I was at my grandparents’ house the first time I consciously remember choosing to sleep naked. I’m not sure how old I was. I think it was just before I moved back to Jamaica after living in Australia with my aunt and uncle and two cousins for a year. So I was maybe twelve or thirteen.
It was winter time and I’ve always been a fiend for an electric blanket so I cranked the blanket up to three and shed my peejays before getting into bed. The flannel sheets felt like the softest thing I’d ever touched. And it felt so naughty, that anyone could walk in and talk to me and not know that, under the covers, I was totally naked. To this day, climbing into bed nude with freshly shaved legs is one of the greatest feelings on earth. I can only describe it as feeling like you’re not there – that you’re so smooth, naked and hairless that everything just gliiiiiiides over you, not really touching you. It’s delicious.

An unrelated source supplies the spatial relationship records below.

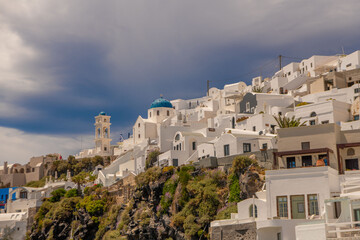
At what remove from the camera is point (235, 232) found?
3509cm

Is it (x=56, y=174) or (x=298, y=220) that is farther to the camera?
(x=56, y=174)

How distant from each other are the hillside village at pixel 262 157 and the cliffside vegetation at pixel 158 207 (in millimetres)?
426

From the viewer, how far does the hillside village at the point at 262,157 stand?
3384cm

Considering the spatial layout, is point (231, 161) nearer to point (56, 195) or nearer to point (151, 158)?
point (151, 158)

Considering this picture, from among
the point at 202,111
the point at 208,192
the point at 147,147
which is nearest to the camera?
the point at 208,192

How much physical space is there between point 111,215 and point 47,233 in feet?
50.9

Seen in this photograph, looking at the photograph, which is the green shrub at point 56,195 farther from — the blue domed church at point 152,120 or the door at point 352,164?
the door at point 352,164

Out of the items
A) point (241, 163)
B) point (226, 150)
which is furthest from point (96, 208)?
point (241, 163)

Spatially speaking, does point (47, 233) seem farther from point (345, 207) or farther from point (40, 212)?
point (345, 207)

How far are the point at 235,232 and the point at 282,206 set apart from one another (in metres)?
3.88

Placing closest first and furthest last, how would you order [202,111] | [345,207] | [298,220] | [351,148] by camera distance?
1. [345,207]
2. [298,220]
3. [351,148]
4. [202,111]

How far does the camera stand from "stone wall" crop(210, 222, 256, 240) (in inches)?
1351

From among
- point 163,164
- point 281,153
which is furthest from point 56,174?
point 281,153

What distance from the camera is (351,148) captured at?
39.8 m
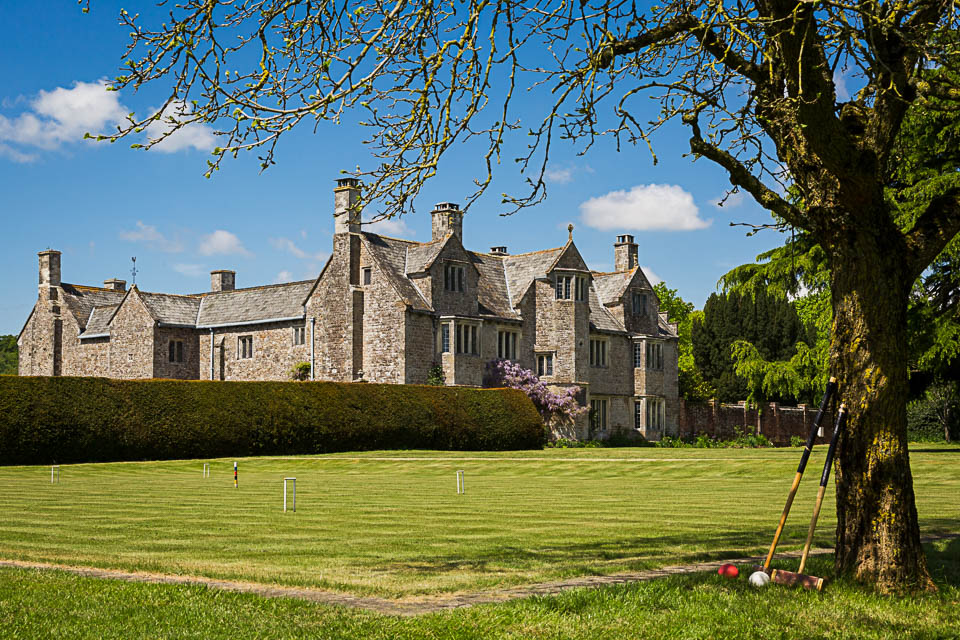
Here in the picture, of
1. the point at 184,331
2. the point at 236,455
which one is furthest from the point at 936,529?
the point at 184,331

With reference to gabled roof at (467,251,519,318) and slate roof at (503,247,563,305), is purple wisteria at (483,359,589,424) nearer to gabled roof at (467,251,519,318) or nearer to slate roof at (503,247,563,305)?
gabled roof at (467,251,519,318)

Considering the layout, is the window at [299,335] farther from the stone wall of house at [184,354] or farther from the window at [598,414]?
the window at [598,414]

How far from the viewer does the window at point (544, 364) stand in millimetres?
51125

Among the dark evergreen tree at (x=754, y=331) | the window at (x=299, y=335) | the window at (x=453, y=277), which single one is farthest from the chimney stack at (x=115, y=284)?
the dark evergreen tree at (x=754, y=331)

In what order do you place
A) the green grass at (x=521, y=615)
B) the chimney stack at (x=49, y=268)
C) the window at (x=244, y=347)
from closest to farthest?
the green grass at (x=521, y=615) < the window at (x=244, y=347) < the chimney stack at (x=49, y=268)

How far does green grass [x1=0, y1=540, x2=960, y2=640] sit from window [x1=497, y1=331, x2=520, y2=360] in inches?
1644

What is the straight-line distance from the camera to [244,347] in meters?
54.7

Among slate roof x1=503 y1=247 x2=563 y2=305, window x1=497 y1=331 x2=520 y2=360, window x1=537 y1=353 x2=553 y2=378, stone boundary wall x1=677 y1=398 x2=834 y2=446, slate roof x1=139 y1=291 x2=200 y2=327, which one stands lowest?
stone boundary wall x1=677 y1=398 x2=834 y2=446

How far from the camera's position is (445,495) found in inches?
794

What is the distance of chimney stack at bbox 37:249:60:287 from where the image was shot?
59794 mm

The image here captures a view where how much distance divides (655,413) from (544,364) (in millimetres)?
8804

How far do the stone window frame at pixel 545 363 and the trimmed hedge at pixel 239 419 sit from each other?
613cm

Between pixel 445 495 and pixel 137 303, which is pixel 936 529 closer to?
pixel 445 495

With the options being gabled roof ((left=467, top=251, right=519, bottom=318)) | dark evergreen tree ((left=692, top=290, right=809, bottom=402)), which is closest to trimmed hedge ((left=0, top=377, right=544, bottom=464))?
gabled roof ((left=467, top=251, right=519, bottom=318))
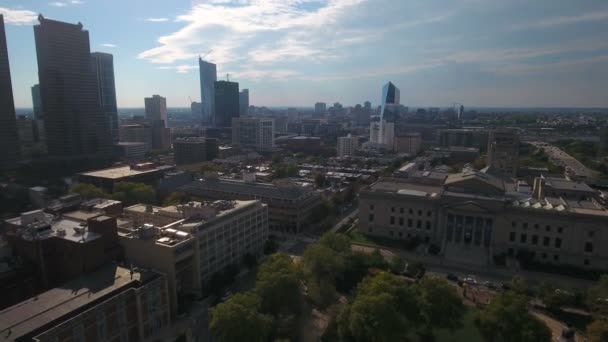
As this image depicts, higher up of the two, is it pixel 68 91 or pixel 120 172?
pixel 68 91

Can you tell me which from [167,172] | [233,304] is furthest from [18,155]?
[233,304]

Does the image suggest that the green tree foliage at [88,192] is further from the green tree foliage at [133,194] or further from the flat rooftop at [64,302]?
the flat rooftop at [64,302]

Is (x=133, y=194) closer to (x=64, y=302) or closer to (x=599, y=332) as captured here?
(x=64, y=302)

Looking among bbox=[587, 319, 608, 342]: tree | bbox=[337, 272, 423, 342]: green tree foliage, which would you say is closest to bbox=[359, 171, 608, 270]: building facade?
bbox=[587, 319, 608, 342]: tree

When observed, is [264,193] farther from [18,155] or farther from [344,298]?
[18,155]

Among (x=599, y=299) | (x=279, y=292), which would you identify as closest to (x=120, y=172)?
(x=279, y=292)

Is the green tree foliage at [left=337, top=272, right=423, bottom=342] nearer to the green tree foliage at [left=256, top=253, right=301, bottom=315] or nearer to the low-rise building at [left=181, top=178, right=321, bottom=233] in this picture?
the green tree foliage at [left=256, top=253, right=301, bottom=315]
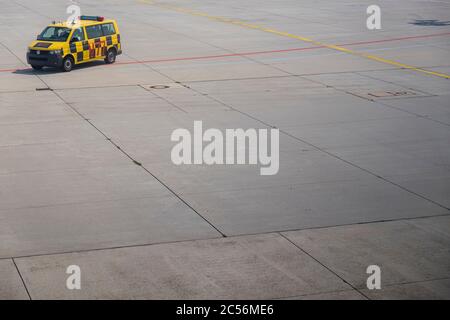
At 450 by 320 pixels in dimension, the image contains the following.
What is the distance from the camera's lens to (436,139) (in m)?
23.4

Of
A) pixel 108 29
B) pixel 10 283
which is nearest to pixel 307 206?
pixel 10 283

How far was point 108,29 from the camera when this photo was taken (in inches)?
1385

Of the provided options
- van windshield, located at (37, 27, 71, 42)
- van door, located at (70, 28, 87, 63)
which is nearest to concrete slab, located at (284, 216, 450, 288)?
van door, located at (70, 28, 87, 63)

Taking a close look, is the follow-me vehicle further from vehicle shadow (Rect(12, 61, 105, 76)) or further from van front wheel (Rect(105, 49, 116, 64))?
vehicle shadow (Rect(12, 61, 105, 76))

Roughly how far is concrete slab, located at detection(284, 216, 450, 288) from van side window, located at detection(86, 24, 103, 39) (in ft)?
66.7

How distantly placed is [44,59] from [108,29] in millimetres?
3599

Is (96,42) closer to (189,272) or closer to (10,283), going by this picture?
(189,272)

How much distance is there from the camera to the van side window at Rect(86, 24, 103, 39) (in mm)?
34188

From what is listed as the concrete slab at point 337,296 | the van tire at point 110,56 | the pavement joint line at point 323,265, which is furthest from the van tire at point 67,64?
the concrete slab at point 337,296

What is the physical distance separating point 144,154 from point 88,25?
46.5ft

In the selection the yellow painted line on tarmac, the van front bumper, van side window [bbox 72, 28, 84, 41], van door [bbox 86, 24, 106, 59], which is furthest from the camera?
the yellow painted line on tarmac

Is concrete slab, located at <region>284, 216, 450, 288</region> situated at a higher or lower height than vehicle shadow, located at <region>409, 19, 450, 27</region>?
higher
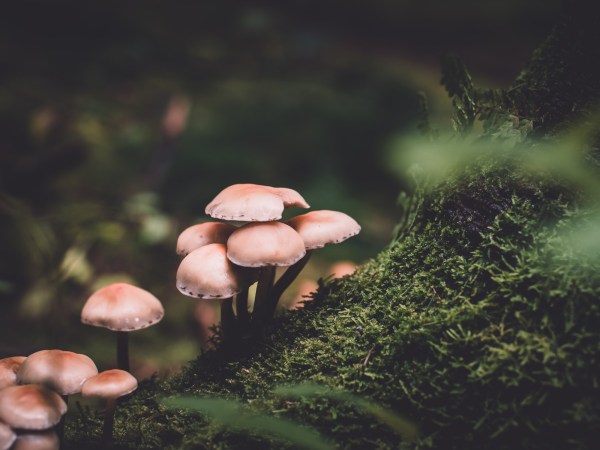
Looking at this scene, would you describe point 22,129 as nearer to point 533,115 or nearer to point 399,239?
point 399,239

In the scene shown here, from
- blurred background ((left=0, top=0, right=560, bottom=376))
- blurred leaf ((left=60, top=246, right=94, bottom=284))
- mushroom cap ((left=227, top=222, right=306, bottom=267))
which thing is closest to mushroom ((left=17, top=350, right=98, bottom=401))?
mushroom cap ((left=227, top=222, right=306, bottom=267))

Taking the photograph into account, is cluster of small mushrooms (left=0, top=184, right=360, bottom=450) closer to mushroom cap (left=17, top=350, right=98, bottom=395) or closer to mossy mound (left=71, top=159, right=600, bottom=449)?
mushroom cap (left=17, top=350, right=98, bottom=395)

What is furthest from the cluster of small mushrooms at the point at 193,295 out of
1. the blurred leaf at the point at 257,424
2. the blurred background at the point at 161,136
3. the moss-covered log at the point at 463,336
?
the blurred background at the point at 161,136

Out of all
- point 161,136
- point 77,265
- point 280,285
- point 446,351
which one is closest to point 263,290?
point 280,285

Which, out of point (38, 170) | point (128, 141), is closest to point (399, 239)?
point (38, 170)

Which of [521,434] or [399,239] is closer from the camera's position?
[521,434]

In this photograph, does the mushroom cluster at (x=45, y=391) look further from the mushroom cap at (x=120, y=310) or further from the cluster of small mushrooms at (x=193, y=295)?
the mushroom cap at (x=120, y=310)
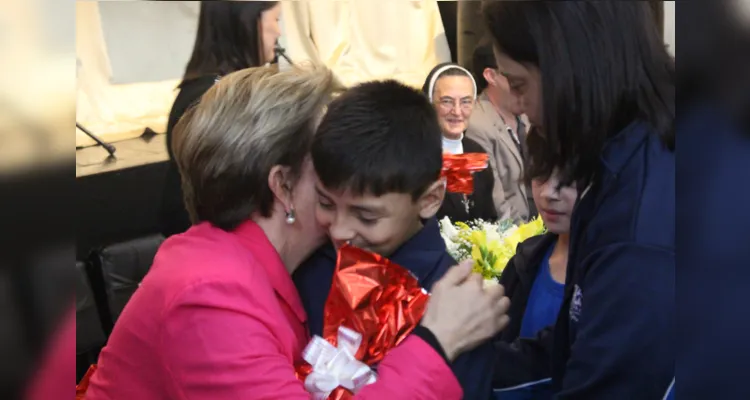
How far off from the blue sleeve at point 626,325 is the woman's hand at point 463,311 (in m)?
0.10

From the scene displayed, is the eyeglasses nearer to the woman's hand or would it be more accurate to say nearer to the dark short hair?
the dark short hair

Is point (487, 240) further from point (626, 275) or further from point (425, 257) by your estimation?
point (626, 275)

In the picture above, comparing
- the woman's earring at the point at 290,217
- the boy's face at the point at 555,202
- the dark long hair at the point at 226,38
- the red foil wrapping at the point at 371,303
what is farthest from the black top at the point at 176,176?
the boy's face at the point at 555,202

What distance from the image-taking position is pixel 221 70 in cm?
85

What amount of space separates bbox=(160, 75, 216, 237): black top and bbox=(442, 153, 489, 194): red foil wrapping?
29 cm

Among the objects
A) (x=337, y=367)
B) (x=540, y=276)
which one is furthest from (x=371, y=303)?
(x=540, y=276)

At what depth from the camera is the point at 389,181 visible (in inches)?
27.0

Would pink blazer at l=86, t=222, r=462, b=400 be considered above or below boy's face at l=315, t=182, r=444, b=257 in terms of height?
below

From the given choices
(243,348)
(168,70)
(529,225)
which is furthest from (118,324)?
(529,225)

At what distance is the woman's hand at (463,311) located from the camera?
629 millimetres

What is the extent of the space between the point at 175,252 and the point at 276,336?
0.14m

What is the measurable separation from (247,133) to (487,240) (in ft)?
1.00

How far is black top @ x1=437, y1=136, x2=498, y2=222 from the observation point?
0.81 m

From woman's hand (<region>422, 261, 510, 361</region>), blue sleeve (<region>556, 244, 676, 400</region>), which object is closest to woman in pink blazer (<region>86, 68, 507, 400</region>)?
woman's hand (<region>422, 261, 510, 361</region>)
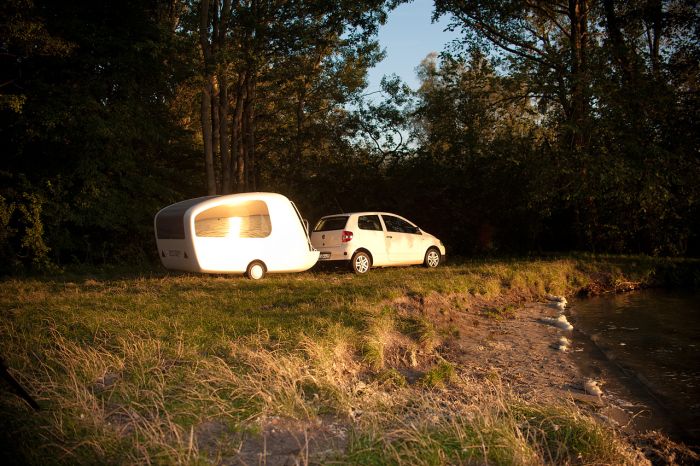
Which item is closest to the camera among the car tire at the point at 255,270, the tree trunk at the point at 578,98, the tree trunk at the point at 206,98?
the car tire at the point at 255,270

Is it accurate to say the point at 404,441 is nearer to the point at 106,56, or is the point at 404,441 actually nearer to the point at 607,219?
the point at 106,56

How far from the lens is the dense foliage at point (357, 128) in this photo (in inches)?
609

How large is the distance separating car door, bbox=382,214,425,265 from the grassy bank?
601cm

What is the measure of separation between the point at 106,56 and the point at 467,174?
13578 mm

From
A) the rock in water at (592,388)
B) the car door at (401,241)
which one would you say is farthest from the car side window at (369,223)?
the rock in water at (592,388)

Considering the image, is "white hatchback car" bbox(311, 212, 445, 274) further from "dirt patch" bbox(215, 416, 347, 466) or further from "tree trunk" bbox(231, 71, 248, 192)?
"dirt patch" bbox(215, 416, 347, 466)

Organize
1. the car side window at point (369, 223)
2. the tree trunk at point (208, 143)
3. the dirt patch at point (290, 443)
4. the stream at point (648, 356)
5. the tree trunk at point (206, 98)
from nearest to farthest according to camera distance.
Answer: the dirt patch at point (290, 443)
the stream at point (648, 356)
the car side window at point (369, 223)
the tree trunk at point (206, 98)
the tree trunk at point (208, 143)

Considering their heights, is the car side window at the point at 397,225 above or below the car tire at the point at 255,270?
above

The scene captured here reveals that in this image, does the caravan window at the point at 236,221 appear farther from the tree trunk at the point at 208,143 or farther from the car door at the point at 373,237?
the tree trunk at the point at 208,143

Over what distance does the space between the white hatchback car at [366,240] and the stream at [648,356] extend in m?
4.86

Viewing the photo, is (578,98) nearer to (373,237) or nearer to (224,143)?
(373,237)

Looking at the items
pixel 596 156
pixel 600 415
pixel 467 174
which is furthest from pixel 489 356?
pixel 467 174

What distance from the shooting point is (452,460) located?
4.24 m

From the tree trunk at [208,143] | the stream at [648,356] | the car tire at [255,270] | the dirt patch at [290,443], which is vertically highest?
the tree trunk at [208,143]
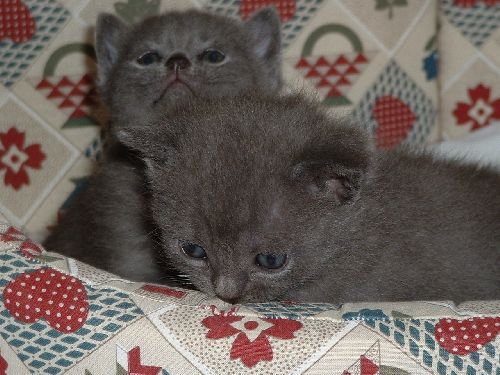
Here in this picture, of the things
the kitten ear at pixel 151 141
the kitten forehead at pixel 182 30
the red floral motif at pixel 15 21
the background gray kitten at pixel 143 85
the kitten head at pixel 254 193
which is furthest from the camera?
the red floral motif at pixel 15 21

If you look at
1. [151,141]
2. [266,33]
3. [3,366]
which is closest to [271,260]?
[151,141]

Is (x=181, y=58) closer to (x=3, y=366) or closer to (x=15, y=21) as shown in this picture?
(x=15, y=21)

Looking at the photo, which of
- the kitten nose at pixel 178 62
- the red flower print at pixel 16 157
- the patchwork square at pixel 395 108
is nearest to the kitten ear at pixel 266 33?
the kitten nose at pixel 178 62

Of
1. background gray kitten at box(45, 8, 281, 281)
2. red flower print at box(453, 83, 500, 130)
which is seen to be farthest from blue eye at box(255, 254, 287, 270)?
red flower print at box(453, 83, 500, 130)

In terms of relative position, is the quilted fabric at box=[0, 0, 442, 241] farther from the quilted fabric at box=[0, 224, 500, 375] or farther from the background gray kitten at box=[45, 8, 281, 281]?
the quilted fabric at box=[0, 224, 500, 375]

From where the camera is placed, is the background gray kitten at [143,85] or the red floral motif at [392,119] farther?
the red floral motif at [392,119]

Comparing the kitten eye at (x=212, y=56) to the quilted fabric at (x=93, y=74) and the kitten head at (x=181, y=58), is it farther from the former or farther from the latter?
the quilted fabric at (x=93, y=74)

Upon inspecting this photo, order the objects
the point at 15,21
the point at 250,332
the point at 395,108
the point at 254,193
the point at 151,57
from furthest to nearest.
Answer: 1. the point at 395,108
2. the point at 15,21
3. the point at 151,57
4. the point at 254,193
5. the point at 250,332

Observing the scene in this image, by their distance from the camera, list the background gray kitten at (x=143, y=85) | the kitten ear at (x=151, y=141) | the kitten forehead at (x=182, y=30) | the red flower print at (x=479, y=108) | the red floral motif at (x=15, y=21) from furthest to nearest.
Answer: the red flower print at (x=479, y=108) → the red floral motif at (x=15, y=21) → the kitten forehead at (x=182, y=30) → the background gray kitten at (x=143, y=85) → the kitten ear at (x=151, y=141)
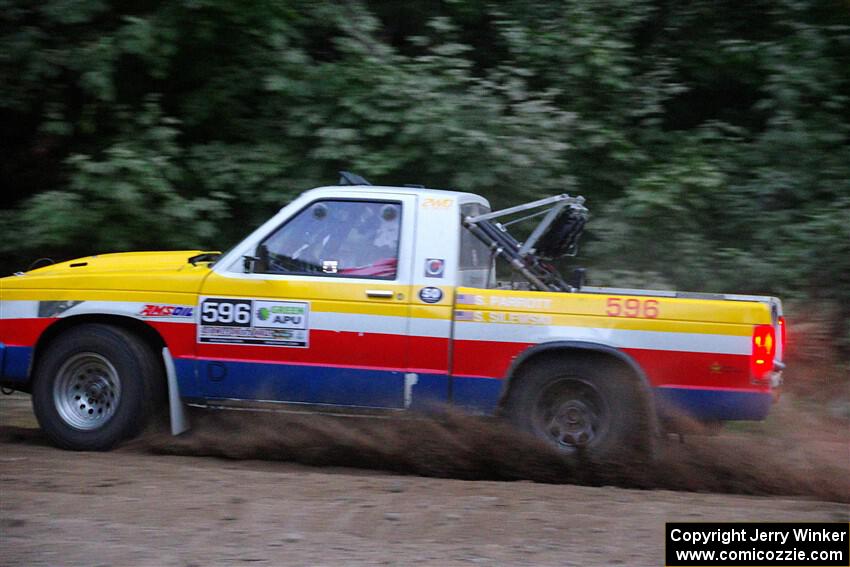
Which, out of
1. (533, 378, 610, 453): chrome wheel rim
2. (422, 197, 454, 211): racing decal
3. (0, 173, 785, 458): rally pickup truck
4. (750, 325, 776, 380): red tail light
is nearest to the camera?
(750, 325, 776, 380): red tail light

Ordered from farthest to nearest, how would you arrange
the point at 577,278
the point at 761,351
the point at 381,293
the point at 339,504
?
the point at 577,278 < the point at 381,293 < the point at 761,351 < the point at 339,504

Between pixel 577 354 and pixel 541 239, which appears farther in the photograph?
pixel 541 239

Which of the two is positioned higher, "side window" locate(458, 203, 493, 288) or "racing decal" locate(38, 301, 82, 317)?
"side window" locate(458, 203, 493, 288)

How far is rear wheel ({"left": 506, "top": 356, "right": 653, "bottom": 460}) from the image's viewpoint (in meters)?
6.09

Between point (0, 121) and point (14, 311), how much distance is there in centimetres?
509

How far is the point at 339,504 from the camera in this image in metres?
5.41

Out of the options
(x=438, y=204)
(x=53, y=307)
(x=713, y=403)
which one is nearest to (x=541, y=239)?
(x=438, y=204)

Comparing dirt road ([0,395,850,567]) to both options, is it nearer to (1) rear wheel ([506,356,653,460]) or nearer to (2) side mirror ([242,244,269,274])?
(1) rear wheel ([506,356,653,460])

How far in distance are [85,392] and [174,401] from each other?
0.65 m

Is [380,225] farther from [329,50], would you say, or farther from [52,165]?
[52,165]

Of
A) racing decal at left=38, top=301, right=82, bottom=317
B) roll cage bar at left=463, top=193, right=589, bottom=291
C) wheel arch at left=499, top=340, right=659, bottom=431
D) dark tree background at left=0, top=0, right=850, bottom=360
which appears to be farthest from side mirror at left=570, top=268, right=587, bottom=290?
racing decal at left=38, top=301, right=82, bottom=317

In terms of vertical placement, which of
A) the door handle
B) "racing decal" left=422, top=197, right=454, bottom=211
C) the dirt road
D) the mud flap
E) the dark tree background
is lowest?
the dirt road

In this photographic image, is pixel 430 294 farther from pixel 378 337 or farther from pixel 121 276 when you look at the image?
pixel 121 276

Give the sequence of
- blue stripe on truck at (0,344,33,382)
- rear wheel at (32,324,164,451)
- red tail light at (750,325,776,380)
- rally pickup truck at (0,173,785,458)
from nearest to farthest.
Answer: red tail light at (750,325,776,380)
rally pickup truck at (0,173,785,458)
rear wheel at (32,324,164,451)
blue stripe on truck at (0,344,33,382)
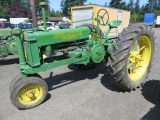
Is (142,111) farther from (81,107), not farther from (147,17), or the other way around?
(147,17)

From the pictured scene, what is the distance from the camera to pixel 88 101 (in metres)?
3.27

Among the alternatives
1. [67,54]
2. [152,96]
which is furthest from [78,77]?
[152,96]

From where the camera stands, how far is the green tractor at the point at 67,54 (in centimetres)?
300

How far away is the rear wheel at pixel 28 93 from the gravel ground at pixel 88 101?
0.12 m

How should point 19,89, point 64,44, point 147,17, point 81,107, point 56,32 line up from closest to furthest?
point 19,89, point 81,107, point 56,32, point 64,44, point 147,17

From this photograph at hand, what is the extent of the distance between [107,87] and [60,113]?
4.56 ft

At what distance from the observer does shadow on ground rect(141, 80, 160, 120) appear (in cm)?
279

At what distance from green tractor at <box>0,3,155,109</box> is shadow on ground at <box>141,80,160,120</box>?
0.22 m

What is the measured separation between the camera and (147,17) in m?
36.4

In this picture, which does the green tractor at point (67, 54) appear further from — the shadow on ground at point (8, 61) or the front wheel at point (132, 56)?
the shadow on ground at point (8, 61)

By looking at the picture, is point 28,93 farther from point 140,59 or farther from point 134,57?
point 140,59

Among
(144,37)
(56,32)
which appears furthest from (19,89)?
(144,37)

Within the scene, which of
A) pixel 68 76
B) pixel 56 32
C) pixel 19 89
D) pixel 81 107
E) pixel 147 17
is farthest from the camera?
pixel 147 17

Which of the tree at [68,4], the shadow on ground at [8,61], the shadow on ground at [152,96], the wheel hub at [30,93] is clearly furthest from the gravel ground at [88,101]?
the tree at [68,4]
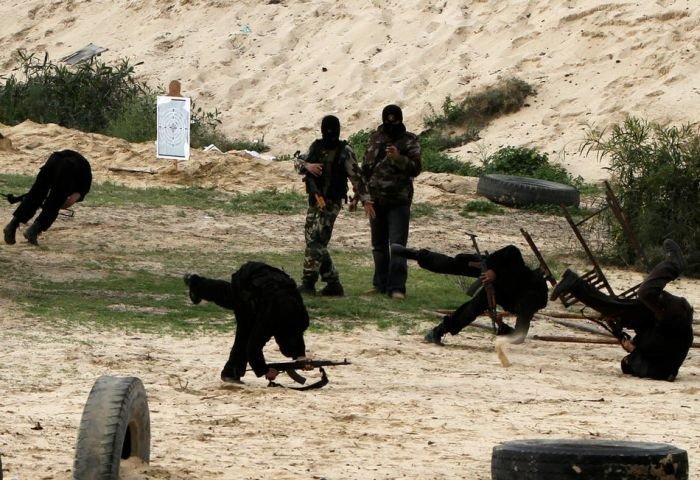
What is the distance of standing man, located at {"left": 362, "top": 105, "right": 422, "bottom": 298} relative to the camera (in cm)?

From then on, I was hooked. Wearing clothes to bed made me feel tangled and uncomfortable. Eventually I would grow to love being naked all the time but that wasn’t until much later, once I got past my teenage self consciousness and poor self esteem. I still sleep naked in summer but not so much in winter time.You see, I’m one of those people that’s always cold. If I stand in a shadow at the height of summer, I’ll feel cold. I’m not even exaggerating (much).
We used to have an electric blanket but one day we found it had burnt a small hole in the material and Jared banned it from the house. I was willing to be more forgiving, after all, it was a very tiny hole and we spotted it early and we didn’t die. I mean, what harm had it really done in the grand scheme of things? Having an electric blanket meant I could sleep naked all year round, which was a plus I was willing to make some sacrifices for. But Jared wouldn’t budge. He kept throwing around words like “safety” and “health hazard”. In the end, I gave up.
So, as you can see, sleeping nude in winter is not going to work for me (damn it, I miss my electric blanket!). But summer time, ohhh yeah. It’s on, baby. Nighties be damned, it’s nudie time.